Lovers of War by Barlay Stephen

Author:Barlay, Stephen [Barlay, Stephen]
Language: eng
Format: epub
Publisher: Endeavour Press
Published: 2016-11-01T23:00:00+00:00


IX. Live Bait

The Dirty Lady limped into Singapore harbour for urgently-needed repairs. Four weeks later she was fully rejuvenated in every respect but looks, because all forms of rust protection had been scrupulously avoided as if she were allergic to paint. During the first sea trial, Bushy Cooper behaved like a child on the loose among the Christmas displays of a toy shop. He could make the Lady’s new, souped-up engine splutter and cough at will, producing the pitifully erratic sounds of a genuine refugee boat. The new radar and radio were camouflaged in battered beer crates.

Cream and Fred the Vet had been determined to be fair to all throughout the four weeks on shore: they distributed their spending power evenly among the bars and whorehouses of the port and the backwaters of Orchard Road. Stanton was busy trying to replenish the depleted crew of the ship. Night after night he carried out a one-man dredging operation in Singapore’s muddy underworld, and eventually he dug up two illegal immigrants from Vietnam, one of them old and emaciated enough to take the lead in the well-tried SOS show. But the real prize of his recruitment campaign was a gaunt, taciturn Irishman, who took a long, long minute to choose a name. ‘Call me Sean,’ he said when he was introduced to Deacon. Call-me-Sean came complete with access to black market ‘army surplus’. His conversation thrived on two sentences — ‘no go’ and ‘don’t mind if I do’ — that would soon be mastered and much favoured by all the Vietnamese on board.

‘We need artillery,’ Deacon told him.

‘No go.’

‘Try it. Just don’t get caught.’

The Irishman shrugged. It was as good as a don’t-mind-if-I-do.

Two days later he delivered a bazooka in mint condition, an army-issue M-79 grenade launcher, an industrial nail gun that would fire three-inch nails with some accuracy at sixty yards, and an electric prodder that was suitable for crowd control as well as stunning cattle. It was difficult to see how some of these came under the heading of ‘army surplus’, but nobody was keen to question call-me-Sean too closely, and the crew chuckled unstoppably when Cream exclaimed, ‘We’ll nail the bastards.’

Deacon telephoned Helen in Hongkong, and she persuaded Inspector Kay to open a special bank account that would channel Deacon’s share of the ‘profits’ to the refugee camps.
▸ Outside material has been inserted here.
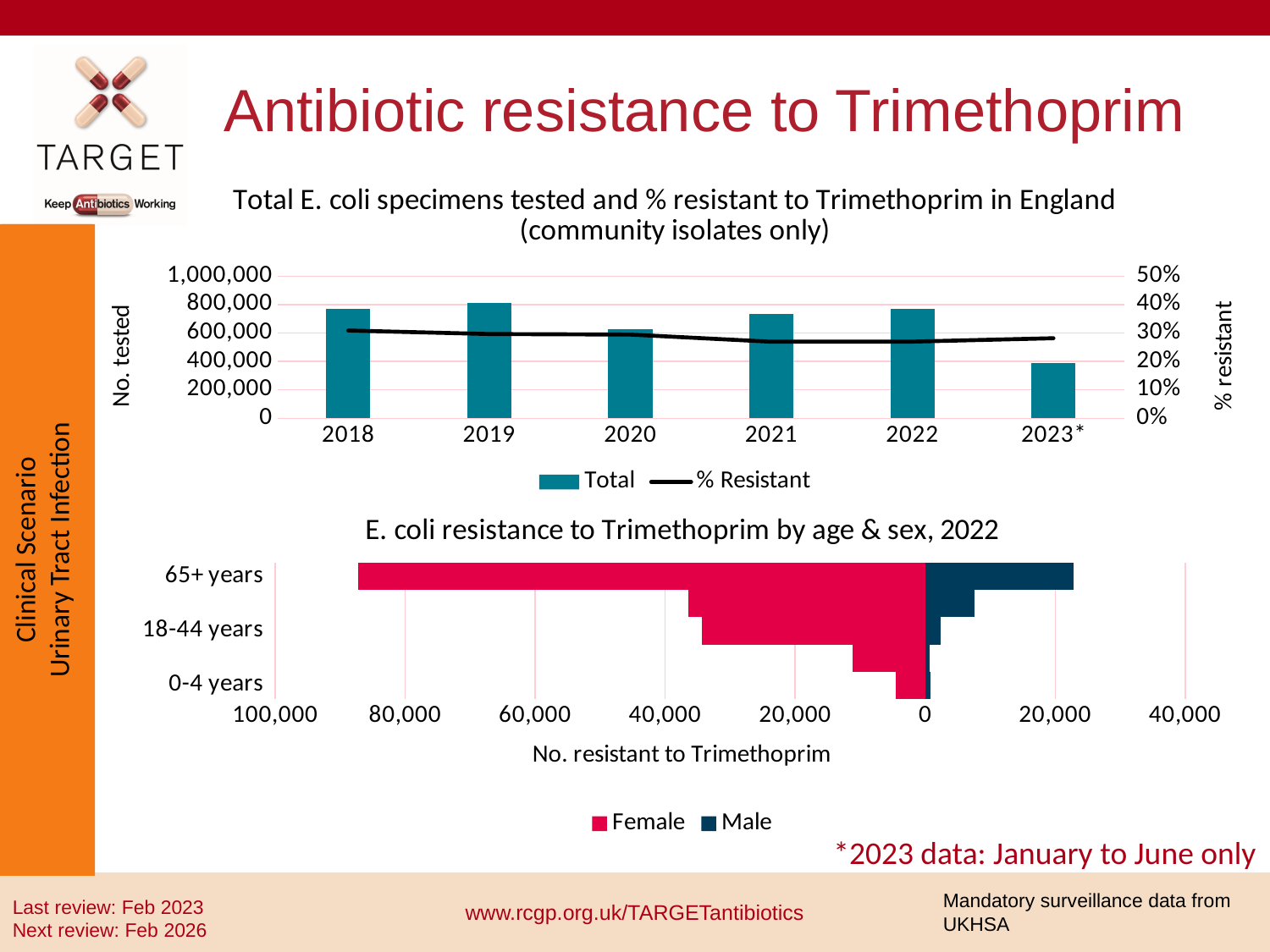
In the bottom chart, is the number of resistant Female isolates in the 65+ years group greater or less than 80,000? greater What kind of chart is the top chart titled 'Total E. coli specimens tested and % resistant to Trimethoprim in England'? A bar chart combined with a line chart In the bottom chart 'E. coli resistance to Trimethoprim by age & sex, 2022', which sex has more resistant isolates in the 65+ years group? Female In the top chart, how many series does the legend list? 2 In the top chart, how many years are shown on the x axis? 6 In the top chart, is the Total number tested for 2021 greater or less than 600,000? greater In the top chart, is the Total number tested for 2023* greater or less than 600,000? less In the top chart, does the % Resistant line rise or fall from 2018 to 2023*? It falls slightly In the bottom chart, what is the x-axis title? No. resistant to Trimethoprim In the top chart, which year has the highest Total number tested? 2019 In the top chart, which year has the larger Total number tested, 2018 or 2020? 2018 In the top chart, which year has the lowest Total number tested? 2023*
During their last week in Singapore, it was only by accident that Cream found out about the charity arrangement. ‘You should have told me,’ he said. ‘I might have chipped in.’

‘Why?’

‘Why not?’

The only answer to that was to laugh or shrug. Deacon chose to do both.
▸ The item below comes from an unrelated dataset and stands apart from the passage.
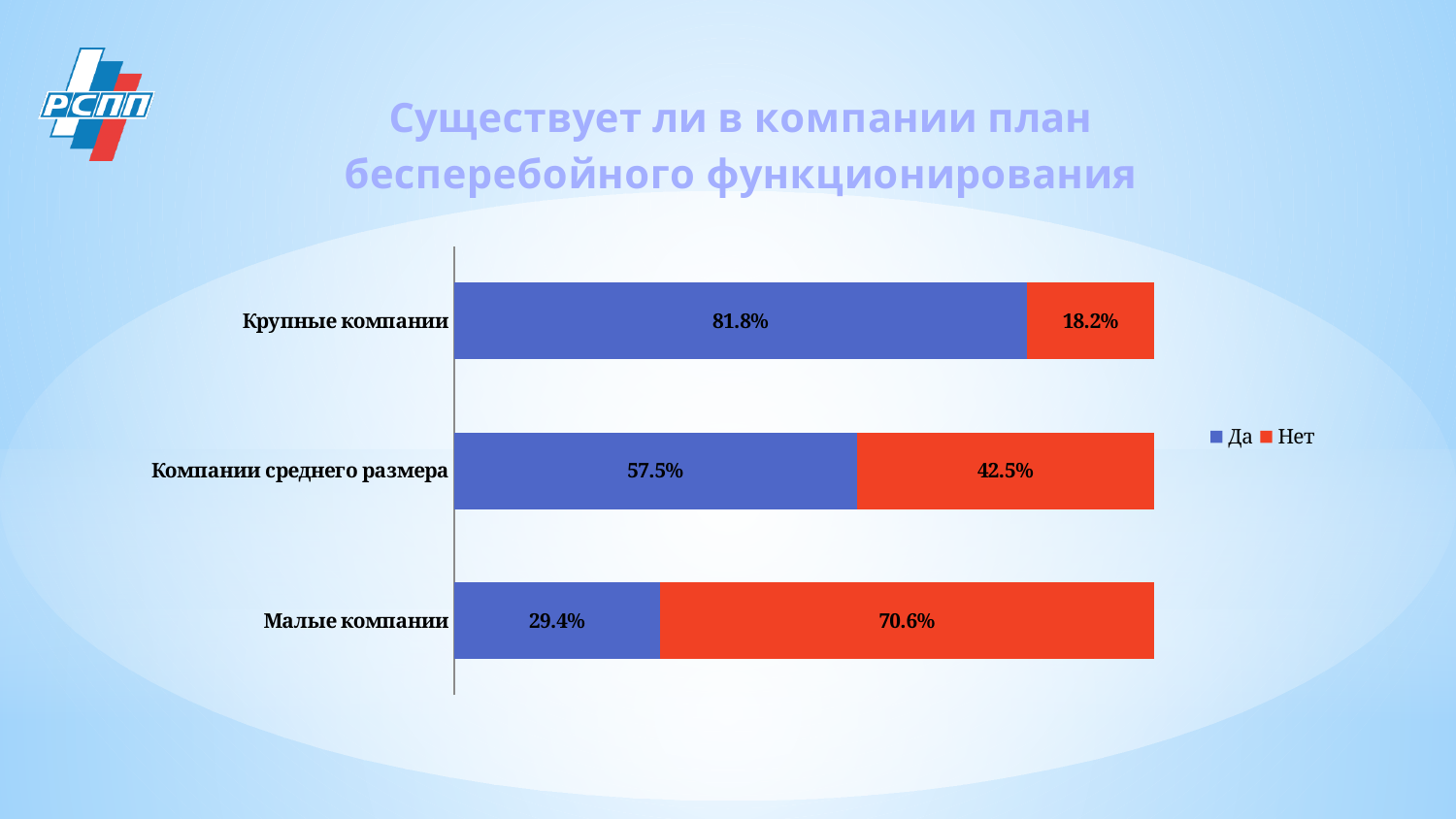
Which is larger for Малые компании: the "Да" value or the "Нет" value? Нет What is the total of the stacked bar for Компании среднего размера? 100% What kind of chart is shown on the slide? Stacked bar chart Which category has the lowest "Нет" value? Крупные компании What is the "Нет" value for Компании среднего размера? 42.5% How many categories are shown in the chart? 3 What is the "Нет" value for Малые компании? 70.6% What is the difference between the "Да" values for Крупные компании and Малые компании? 52.4% Which category has the highest "Да" value? Крупные компании What is the "Да" value for Крупные компании? 81.8% What is the "Да" value for Компании среднего размера? 57.5% How many series does the legend list? 2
The four months that followed developed random marauding into a regular industry. At first it appeared to be a series of coincidences that they had been held up so frequently by pirates of various nationalities, but soon they would see that it was not a matter of luck. Whenever they stopped to help Vietnamese boat people with food, water or diesel, they heard sickeningly repetitive tales of horror.